I also think that sin is taking a good thing God did and twisting it a little. Most of the time that means making it "all about me." Probably the same thing with giving.
We're not very good at predicting what will make us happy. First, we think that we'll be happy if we have a lot of stuff. We soon figure out that doesn't work too well, then we think giving things to people will make us happy. That doesn't work either, because we're still focused on ourselves. We're only truly happy when we're doing what we were created to do... loving God and loving each other.
Giving is a side effect, not the main purpose. As long as we're focused on the giving and not the person we're twisting a good thing.
I just found out that her show's actually called, "The Big Give." NOT the "The Big Giveaway."
Derr.
I agree with Rob:
"As long as we're focused on the giving and not the person we're twisting a good thing."

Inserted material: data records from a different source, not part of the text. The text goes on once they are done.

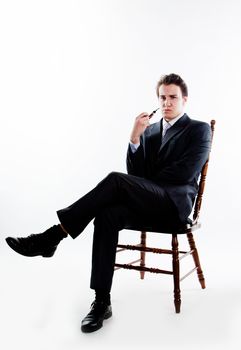 Portrait of a young handsome man in a dark suit with a strict smoking a pipe in his hand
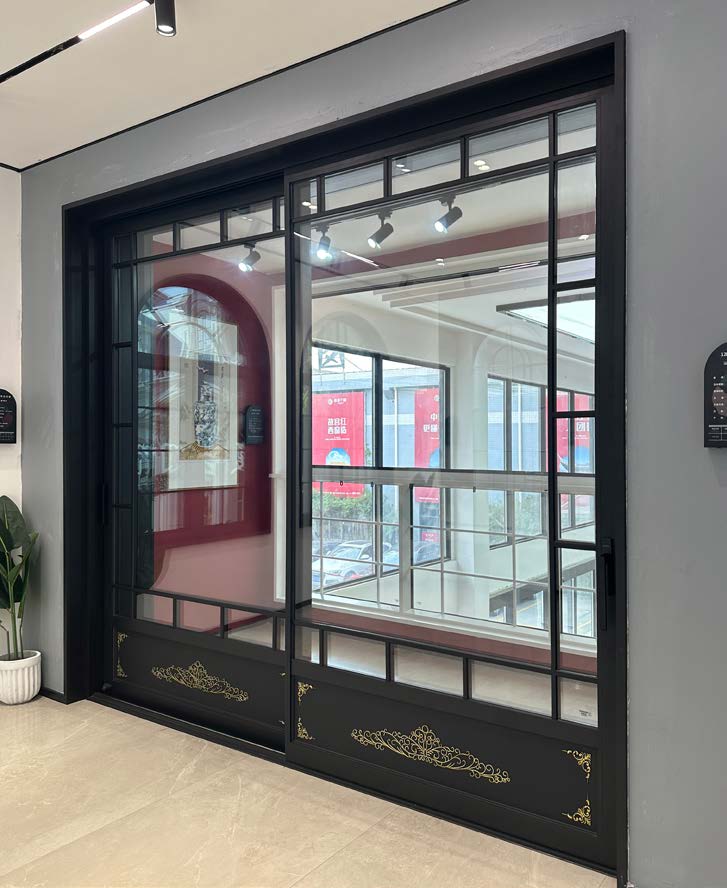 Interior aluminum sliding door with slim black frames dividing two rooms.
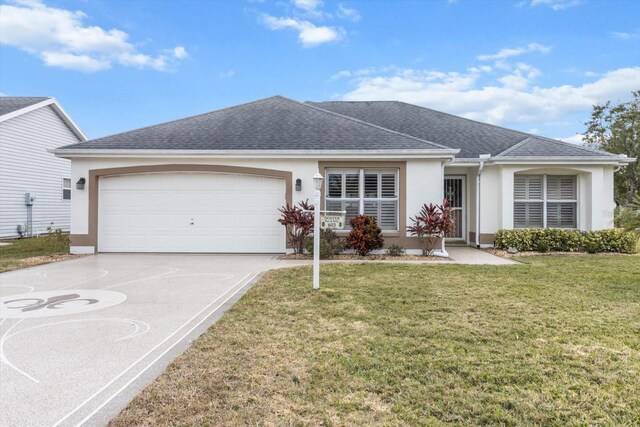 603 San Pedro Dr, The Villages, FL 32159 - single story home with stucco siding, an attached garage, concrete driveway, roof with shingles, and a front lawn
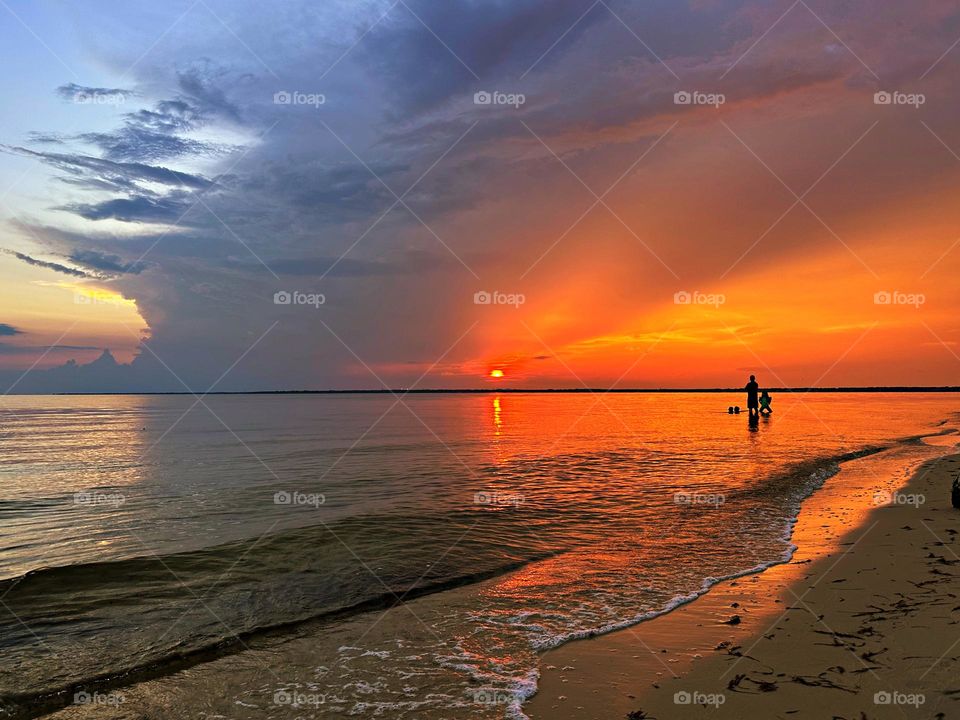 A couple look for sea shells during sunset. Sunsets bring with itself, such orangish colors in the sky which are beautiful to stare at.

We're all human, and it's natural to feel good when we give and help someone. But when I've been led to give because God has shown me a great need someone has, any amount that I give does not seem like enough. I'm glad I helped, but I always wish I could give more. I think it's easy to feel great about giving when you don't identify with the people you're helping. You give a little money and you're done. Pat yourself on the back. But when you really have a heart for those in need, you could give a million bucks and you would still want to give more. And I agree with Seth that giving our time can be so much more valuable than giving money/things. God has been telling me for some time that I need to visit nursing homes more often. I need to take my kids and let them visit with the people there as well. Thanks for such a thought-provoking post!